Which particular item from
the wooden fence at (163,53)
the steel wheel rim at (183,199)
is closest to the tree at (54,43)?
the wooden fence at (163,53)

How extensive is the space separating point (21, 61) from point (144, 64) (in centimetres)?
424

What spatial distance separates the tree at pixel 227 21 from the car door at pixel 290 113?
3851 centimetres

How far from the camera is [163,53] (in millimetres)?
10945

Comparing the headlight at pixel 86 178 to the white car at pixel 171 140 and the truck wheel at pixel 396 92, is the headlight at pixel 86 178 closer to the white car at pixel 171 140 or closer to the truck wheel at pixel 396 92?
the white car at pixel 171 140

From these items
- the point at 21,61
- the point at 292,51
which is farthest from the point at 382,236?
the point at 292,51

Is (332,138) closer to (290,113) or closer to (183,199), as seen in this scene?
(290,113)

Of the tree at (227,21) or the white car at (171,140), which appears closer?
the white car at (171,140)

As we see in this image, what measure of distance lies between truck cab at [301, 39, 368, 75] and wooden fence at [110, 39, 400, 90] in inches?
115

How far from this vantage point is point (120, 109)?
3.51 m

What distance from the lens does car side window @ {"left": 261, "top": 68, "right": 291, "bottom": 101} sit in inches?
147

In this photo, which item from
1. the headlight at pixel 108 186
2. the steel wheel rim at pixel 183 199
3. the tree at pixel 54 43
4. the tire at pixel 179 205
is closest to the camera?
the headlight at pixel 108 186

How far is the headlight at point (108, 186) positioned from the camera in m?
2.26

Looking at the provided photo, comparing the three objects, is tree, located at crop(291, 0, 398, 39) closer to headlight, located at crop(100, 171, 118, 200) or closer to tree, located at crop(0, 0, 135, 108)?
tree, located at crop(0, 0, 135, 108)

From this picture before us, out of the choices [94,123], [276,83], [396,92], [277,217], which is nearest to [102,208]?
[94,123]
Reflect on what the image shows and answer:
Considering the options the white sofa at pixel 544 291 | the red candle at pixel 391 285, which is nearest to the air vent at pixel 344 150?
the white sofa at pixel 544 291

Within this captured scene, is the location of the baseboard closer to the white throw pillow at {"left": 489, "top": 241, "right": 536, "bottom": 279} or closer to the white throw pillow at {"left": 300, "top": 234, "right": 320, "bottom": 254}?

→ DIRECTIONS: Each line of the material above must be retyped precisely.

→ SOLUTION TO THE PROBLEM:
Which particular item from
the wooden fence at (163,53)
the steel wheel rim at (183,199)
is closest to the tree at (54,43)?
the wooden fence at (163,53)

How extensive is the space separating point (21, 61) from point (144, 64) (in centimetres)?
424

What spatial distance separates the tree at pixel 227 21 from the car door at pixel 290 113?
3851 centimetres

How far from the camera is [163,53] (in millimetres)?
10945

Comparing the headlight at pixel 86 178 to the white car at pixel 171 140 and the truck wheel at pixel 396 92, is the headlight at pixel 86 178 closer to the white car at pixel 171 140 or closer to the truck wheel at pixel 396 92?
the white car at pixel 171 140

From these items
- the point at 21,61
- the point at 292,51
which is farthest from the point at 382,236?
the point at 292,51

Is (332,138) closer to (290,113) or closer to (183,199), as seen in this scene?
(290,113)

Of the tree at (227,21) or the white car at (171,140), which appears closer?
the white car at (171,140)

As we see in this image, what measure of distance lies between truck cab at [301, 39, 368, 75] and wooden fence at [110, 39, 400, 90] in inches?
115

How far from this vantage point is point (120, 109)?
3.51 m

What distance from the lens does car side window @ {"left": 261, "top": 68, "right": 291, "bottom": 101} sit in inches?
147

In this photo, which item from
1. the headlight at pixel 108 186
2. the steel wheel rim at pixel 183 199
3. the tree at pixel 54 43
4. the tire at pixel 179 205
is closest to the camera?
the headlight at pixel 108 186

How far is the headlight at point (108, 186) positioned from the camera in m?
2.26

Looking at the provided photo, comparing the three objects, is tree, located at crop(291, 0, 398, 39) closer to headlight, located at crop(100, 171, 118, 200) or closer to tree, located at crop(0, 0, 135, 108)?
tree, located at crop(0, 0, 135, 108)

From this picture before us, out of the choices [94,123], [276,83], [396,92], [277,217], which is nearest to [102,208]?
[94,123]
Reflect on what the image shows and answer:
Considering the options the white sofa at pixel 544 291 | the red candle at pixel 391 285, which is nearest to the air vent at pixel 344 150?
the white sofa at pixel 544 291

Within this captured scene, is the location of the baseboard closer to the white throw pillow at {"left": 489, "top": 241, "right": 536, "bottom": 279} or closer to the white throw pillow at {"left": 300, "top": 234, "right": 320, "bottom": 254}?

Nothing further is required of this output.